ИСХОДНЫЙ ОТРЫВОК:
Нажимали на панели управления обществом и государством разные кнопки и никак не попадали в массовое сознание, и вдруг кнопка «Крым» дала поразительный эффект. Загорелись все лампочки на панели, все ЭВМ заработали, 80–90% поддержки! Какая-то маленькая негорящая часть осталась, но, в общем, «что с ней разговаривать», пусть она там теперь болтается, теперь нет даже повода для разговора с этой частью населения, не представленной в парламенте и в правительстве. Ну и бог с ними, не мешаем мы им жить, пусть живут своей жизнью, зарабатывают деньги, только не лезут в политику, не лезут на площадь. Но пусть и они нам не мешают управлять и жить «крымскому большинству».

Строки данных с пространственными вопросами:
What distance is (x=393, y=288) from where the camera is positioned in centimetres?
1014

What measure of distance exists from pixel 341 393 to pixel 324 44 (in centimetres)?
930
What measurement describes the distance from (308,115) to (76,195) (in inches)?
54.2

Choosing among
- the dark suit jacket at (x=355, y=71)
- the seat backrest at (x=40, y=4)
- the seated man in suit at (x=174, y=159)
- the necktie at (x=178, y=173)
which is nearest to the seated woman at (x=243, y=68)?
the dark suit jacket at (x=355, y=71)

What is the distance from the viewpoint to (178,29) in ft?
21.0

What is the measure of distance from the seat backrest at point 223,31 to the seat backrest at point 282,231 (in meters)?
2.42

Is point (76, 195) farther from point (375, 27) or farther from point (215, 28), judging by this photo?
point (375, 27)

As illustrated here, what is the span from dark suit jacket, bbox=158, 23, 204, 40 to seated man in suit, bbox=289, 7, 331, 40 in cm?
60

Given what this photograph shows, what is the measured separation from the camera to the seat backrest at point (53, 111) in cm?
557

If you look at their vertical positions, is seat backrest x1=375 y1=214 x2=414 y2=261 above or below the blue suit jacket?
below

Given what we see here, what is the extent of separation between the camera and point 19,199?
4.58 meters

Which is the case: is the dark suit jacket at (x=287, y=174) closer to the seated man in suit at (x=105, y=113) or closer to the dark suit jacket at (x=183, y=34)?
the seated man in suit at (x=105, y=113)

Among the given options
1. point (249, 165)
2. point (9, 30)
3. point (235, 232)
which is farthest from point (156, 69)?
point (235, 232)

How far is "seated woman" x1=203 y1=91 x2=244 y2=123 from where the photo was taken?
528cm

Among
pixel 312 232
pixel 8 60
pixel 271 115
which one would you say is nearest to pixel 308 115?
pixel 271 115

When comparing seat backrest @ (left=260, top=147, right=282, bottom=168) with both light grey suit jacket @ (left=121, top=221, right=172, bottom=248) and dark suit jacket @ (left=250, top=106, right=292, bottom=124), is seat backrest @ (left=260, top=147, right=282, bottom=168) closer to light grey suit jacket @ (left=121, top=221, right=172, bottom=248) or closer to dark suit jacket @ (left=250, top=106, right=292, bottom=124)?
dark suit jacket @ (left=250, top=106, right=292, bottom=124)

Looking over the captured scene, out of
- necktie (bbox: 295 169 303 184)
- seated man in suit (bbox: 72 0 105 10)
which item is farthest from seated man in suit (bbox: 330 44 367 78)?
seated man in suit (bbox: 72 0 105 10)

ОПИСАНИЕ ЗАДАНИЯ:
Продублируйте целиком отрывок о «крымском большинстве», сохранив каждое слово и знак препинания без изменений.

РЕЗУЛЬТАТ ВЫПОЛНЕНИЯ:
Нажимали на панели управления обществом и государством разные кнопки и никак не попадали в массовое сознание, и вдруг кнопка «Крым» дала поразительный эффект. Загорелись все лампочки на панели, все ЭВМ заработали, 80–90% поддержки! Какая-то маленькая негорящая часть осталась, но, в общем, «что с ней разговаривать», пусть она там теперь болтается, теперь нет даже повода для разговора с этой частью населения, не представленной в парламенте и в правительстве. Ну и бог с ними, не мешаем мы им жить, пусть живут своей жизнью, зарабатывают деньги, только не лезут в политику, не лезут на площадь. Но пусть и они нам не мешают управлять и жить «крымскому большинству».